Monday, June 3, 2024

129. Caetano Veloso - Caetano Veloso (1968)




1. Tropicalia*

2. Clarice

3. No Dia em que Eu Vim-Me Embora

4. Alegria, Alegria*

5. Onde Andaras

6. Anunciação

7. Superbacana

8. Paisagem Util

9. Clara (feat. Gal Costa)

10. Soy loco por ti, America*

11. Ave-Maria

12. Eles


A


Another Brazilian album which I can't hope to do justice to. The biggest problem is of course language. Thankfully, we live in an era when I can google translations of these songs. That doesn't really help, since lyrics are about how they're sung, and a literal translation can't convey that. Also, Veloso seems to have peppered his songs with countless references to pop culture Brazilian and otherwise, which means there's a whole weight of meaning lying in these songs that I can't hope to grasp.

Putting all that aside, this is a great album. The sound is hard to explain. At its core, it's Latin pop, but it's all been subtly mutated by psychedelic pop and rock from around the world. The result is something thrillingly modern, but also defiantly Brazilian. The rhythms are Brazilian, and there's the tasteful string arrangements and the like that one associates with the classier sort of samba, but there are also fuzzed out guitars, odd instrumentations, elements of studio trickery and forays into a more rock-oriented sound. Through all this wind Veloso's understated, vaguely feminine vocals, which can swing from tender to declamatory in the course of a single song. As for the lyrics, they manage to be political in outlook more than explicit content. As with Os Mutantes, Veloso is pushing a mindset and a worldview rather than openly attacking anybody. It's telling that he wound-up making enemies of the far Left (who thought he was selling out to American culture) and the far Right (who considered him an enemy of the state, and wound up first imprisoning and then exiling him).
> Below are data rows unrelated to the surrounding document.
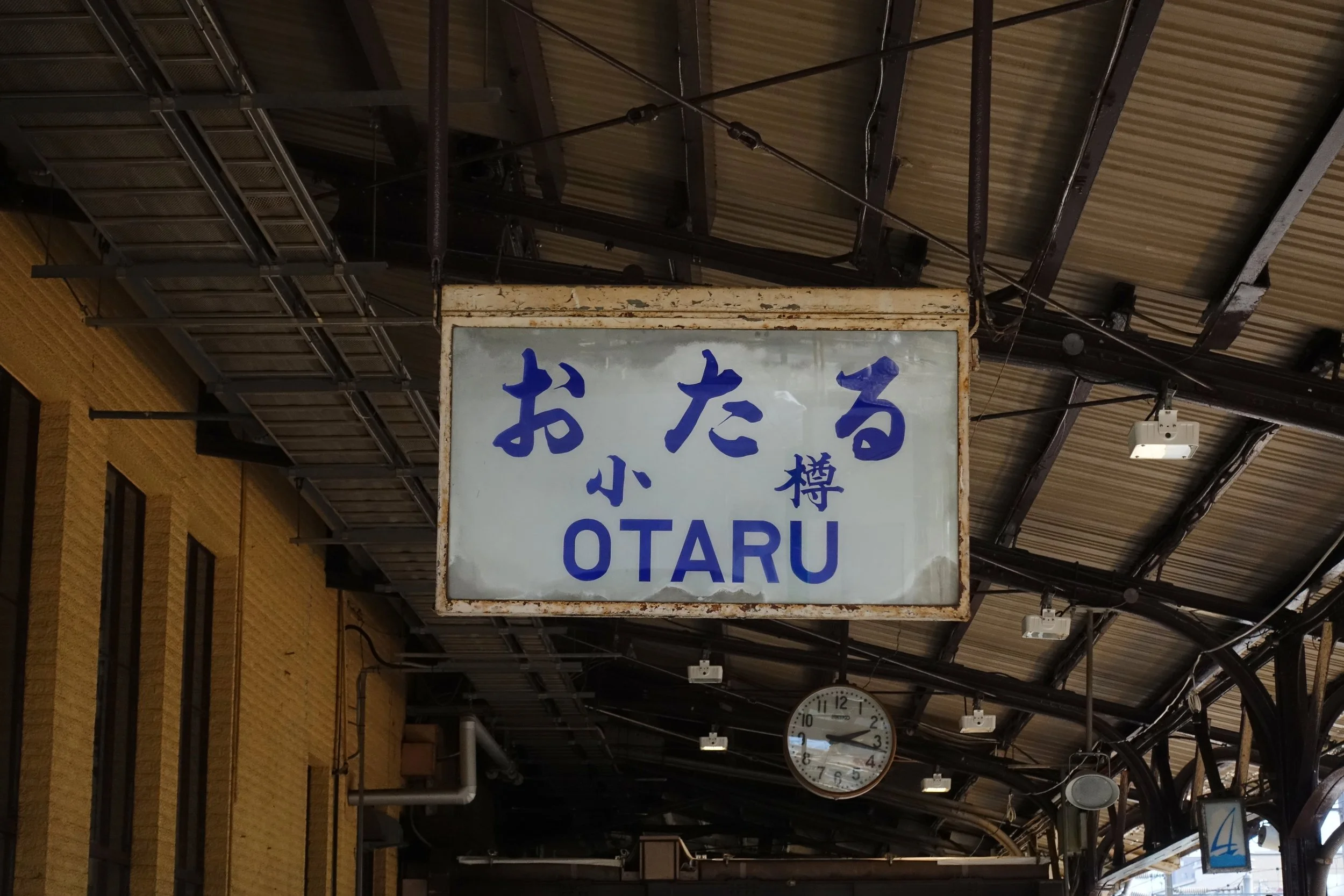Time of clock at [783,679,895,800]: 2:16
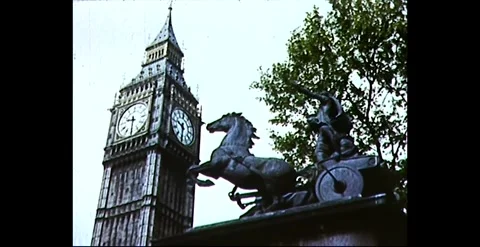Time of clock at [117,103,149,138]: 9:30
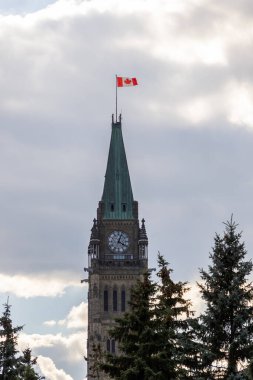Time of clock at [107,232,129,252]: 4:03
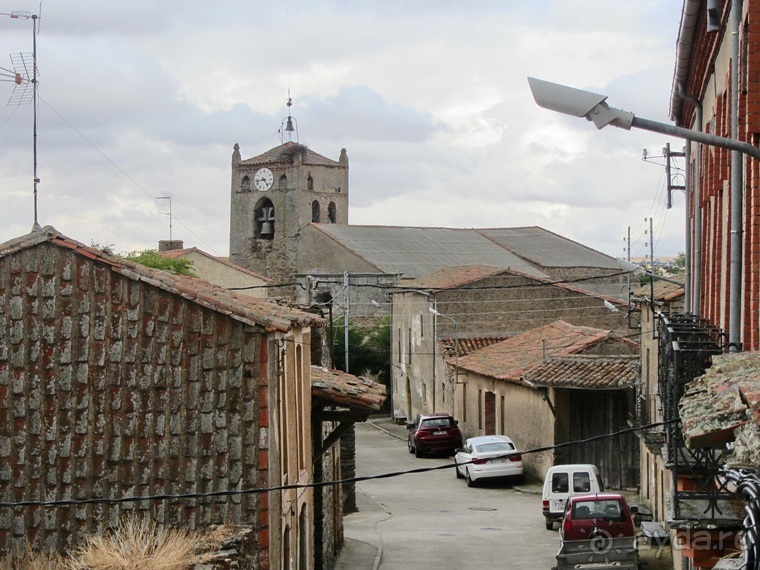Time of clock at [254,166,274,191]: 4:42
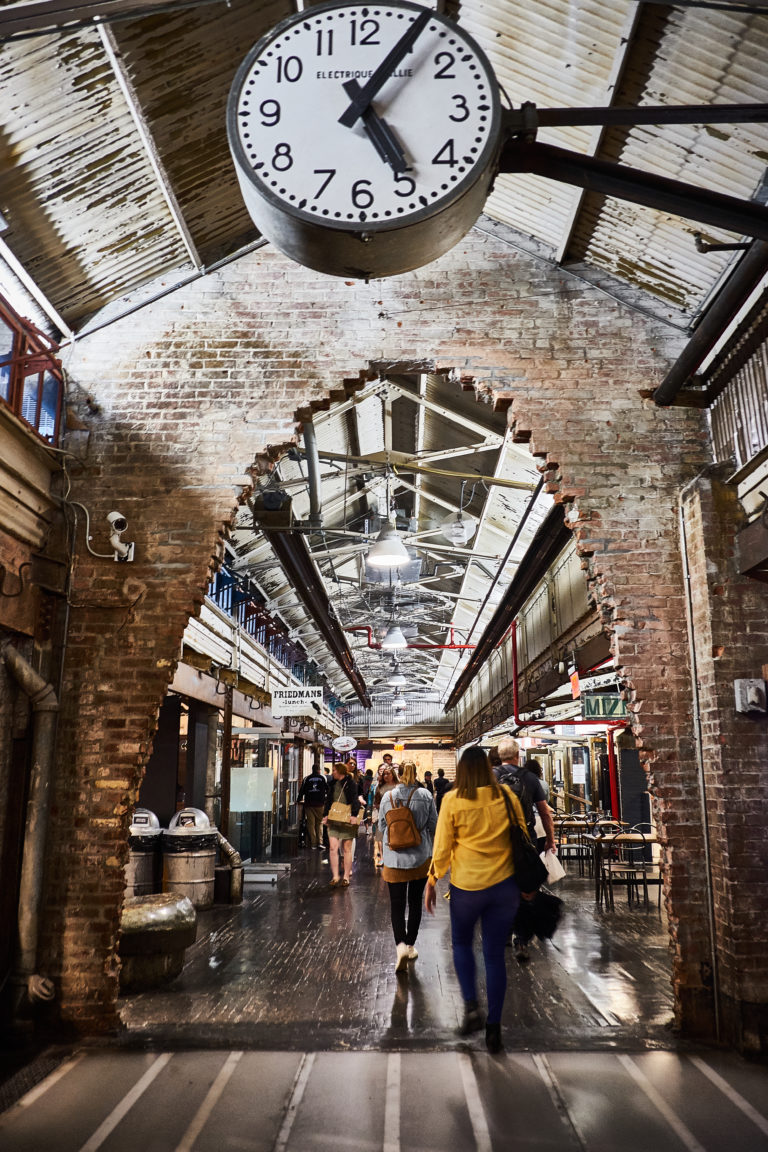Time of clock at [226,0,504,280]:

All of which sounds pretty heavy, but since I don't speak Portuguese my main take-away from this album was that it's a pretty, quirky album of ultra-sophisticated pop. Tucked down here at the bottom of continental Australia, it's the start of Winter and things are (by my country's standards, at least) getting very grey and cold. No matter how long I run the heater, or how many cups of hot tea I drink, I have to accept that I'm going to spend the next three to four months with cold toes. So a buoyant album of tropical pop was exactly what I needed.